SUPPLIED MATERIAL:
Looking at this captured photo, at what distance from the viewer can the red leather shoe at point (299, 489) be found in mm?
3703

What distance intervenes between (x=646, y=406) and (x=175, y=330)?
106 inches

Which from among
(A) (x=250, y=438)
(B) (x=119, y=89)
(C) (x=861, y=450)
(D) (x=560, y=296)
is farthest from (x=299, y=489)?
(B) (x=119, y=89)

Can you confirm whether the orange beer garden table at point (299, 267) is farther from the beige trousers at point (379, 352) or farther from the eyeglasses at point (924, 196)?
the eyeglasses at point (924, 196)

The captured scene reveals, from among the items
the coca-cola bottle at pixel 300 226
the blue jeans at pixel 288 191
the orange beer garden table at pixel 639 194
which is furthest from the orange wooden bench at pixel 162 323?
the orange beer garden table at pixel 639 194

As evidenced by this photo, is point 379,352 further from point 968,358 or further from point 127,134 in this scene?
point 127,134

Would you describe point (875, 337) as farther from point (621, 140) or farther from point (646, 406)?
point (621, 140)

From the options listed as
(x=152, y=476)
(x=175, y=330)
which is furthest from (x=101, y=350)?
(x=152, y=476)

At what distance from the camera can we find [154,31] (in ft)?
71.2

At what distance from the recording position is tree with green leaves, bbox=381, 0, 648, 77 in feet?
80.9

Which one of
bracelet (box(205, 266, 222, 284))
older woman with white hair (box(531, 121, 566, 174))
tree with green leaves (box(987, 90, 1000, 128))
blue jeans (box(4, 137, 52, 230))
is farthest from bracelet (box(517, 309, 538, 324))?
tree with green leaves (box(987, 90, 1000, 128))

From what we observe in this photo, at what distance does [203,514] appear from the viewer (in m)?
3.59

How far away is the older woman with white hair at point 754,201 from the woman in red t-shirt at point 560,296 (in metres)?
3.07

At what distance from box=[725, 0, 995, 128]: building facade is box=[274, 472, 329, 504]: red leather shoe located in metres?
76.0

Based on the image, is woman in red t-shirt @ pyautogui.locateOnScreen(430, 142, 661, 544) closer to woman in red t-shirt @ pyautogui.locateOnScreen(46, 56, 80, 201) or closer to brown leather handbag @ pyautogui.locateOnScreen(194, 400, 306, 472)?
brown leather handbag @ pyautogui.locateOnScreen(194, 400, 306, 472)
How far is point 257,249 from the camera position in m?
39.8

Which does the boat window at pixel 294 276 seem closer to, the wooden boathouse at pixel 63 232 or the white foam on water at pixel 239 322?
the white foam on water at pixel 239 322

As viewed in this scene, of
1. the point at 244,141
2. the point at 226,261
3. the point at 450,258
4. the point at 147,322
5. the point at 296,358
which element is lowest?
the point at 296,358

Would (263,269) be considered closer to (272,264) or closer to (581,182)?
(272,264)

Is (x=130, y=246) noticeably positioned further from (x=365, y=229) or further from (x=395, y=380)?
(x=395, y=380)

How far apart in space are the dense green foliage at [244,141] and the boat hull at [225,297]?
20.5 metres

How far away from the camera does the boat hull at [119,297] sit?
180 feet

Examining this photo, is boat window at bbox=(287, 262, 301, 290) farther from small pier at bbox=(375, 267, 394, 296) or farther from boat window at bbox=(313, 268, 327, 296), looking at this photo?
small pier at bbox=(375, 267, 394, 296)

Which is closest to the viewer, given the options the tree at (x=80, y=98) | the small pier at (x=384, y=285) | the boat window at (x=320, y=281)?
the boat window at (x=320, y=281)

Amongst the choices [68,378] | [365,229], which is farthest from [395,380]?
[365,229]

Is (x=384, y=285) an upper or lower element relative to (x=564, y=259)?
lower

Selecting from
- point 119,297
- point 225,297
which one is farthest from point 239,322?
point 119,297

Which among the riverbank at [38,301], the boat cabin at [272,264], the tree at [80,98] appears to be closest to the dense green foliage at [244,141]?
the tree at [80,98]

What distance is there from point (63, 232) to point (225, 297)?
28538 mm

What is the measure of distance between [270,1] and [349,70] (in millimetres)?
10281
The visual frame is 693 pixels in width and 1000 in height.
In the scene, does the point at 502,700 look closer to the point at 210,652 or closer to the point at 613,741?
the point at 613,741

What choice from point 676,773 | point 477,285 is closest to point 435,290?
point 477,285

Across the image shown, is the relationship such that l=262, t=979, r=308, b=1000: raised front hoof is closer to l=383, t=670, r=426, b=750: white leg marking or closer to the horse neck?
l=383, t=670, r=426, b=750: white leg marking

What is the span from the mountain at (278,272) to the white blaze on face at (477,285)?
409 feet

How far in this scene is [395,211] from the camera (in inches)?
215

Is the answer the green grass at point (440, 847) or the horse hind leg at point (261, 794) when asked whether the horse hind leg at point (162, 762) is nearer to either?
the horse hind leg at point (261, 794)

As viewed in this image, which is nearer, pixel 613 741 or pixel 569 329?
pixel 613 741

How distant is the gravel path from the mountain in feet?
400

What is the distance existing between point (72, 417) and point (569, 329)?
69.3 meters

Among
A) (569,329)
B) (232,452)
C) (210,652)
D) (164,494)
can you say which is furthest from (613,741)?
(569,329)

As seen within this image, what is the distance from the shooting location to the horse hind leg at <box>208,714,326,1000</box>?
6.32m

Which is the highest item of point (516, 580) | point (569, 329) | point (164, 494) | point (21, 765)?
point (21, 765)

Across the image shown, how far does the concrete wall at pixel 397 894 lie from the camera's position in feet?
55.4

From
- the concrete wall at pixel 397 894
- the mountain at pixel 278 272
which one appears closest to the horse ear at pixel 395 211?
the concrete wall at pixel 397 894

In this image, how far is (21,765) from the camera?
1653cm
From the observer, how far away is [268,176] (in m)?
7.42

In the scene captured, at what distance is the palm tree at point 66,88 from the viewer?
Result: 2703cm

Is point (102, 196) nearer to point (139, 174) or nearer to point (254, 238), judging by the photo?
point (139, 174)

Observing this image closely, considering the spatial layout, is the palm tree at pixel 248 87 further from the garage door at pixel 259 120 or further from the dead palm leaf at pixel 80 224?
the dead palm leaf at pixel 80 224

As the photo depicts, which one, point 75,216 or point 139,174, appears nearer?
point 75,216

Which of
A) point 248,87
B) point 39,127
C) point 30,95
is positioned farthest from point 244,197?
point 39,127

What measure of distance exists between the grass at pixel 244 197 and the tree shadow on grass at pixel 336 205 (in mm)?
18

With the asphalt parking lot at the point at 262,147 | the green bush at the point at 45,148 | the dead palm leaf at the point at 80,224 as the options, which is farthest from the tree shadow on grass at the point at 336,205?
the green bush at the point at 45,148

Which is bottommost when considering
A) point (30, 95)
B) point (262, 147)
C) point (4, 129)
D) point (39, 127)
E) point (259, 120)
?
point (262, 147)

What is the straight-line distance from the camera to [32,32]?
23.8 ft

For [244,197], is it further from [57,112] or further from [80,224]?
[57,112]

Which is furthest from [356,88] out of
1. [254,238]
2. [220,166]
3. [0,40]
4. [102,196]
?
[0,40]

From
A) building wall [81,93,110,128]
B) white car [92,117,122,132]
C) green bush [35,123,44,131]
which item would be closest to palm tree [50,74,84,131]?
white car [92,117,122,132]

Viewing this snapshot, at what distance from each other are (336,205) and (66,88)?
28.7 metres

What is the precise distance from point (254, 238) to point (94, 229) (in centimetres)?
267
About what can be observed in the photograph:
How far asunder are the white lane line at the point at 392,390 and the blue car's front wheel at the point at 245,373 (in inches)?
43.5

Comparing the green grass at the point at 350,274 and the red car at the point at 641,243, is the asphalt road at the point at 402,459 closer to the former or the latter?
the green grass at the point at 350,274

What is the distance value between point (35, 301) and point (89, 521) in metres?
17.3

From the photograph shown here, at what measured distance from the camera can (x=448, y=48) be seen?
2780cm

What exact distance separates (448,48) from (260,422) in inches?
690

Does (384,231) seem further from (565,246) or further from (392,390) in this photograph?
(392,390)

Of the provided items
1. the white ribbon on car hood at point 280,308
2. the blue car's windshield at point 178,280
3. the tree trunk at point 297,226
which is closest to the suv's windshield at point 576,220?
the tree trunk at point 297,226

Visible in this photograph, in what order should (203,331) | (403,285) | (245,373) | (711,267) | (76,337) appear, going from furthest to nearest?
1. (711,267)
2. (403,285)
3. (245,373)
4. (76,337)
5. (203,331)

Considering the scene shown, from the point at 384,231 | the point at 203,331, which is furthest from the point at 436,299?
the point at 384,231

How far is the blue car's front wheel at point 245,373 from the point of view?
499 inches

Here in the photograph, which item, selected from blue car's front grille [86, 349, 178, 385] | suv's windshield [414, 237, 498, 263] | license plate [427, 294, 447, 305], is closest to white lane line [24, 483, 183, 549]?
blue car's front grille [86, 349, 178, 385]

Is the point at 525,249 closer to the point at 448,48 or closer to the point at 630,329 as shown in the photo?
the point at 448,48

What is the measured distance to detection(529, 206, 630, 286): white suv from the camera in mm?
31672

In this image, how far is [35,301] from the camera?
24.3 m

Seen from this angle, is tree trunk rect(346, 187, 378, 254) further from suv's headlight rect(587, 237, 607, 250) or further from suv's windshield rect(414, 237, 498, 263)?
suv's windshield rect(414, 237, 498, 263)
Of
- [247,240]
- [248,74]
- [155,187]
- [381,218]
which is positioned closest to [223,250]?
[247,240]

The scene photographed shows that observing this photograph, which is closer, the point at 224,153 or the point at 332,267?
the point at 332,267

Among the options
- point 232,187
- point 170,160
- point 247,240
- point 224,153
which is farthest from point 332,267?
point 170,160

SHORT PROBLEM:
Locate each line in the items above that contains the word "building" and copy those lines. Case counts.

EXERCISE ANSWER:
At what distance from box=[725, 0, 995, 128]: building facade is box=[274, 472, 329, 504]: red leather shoe located in metres?
A) building wall [81,93,110,128]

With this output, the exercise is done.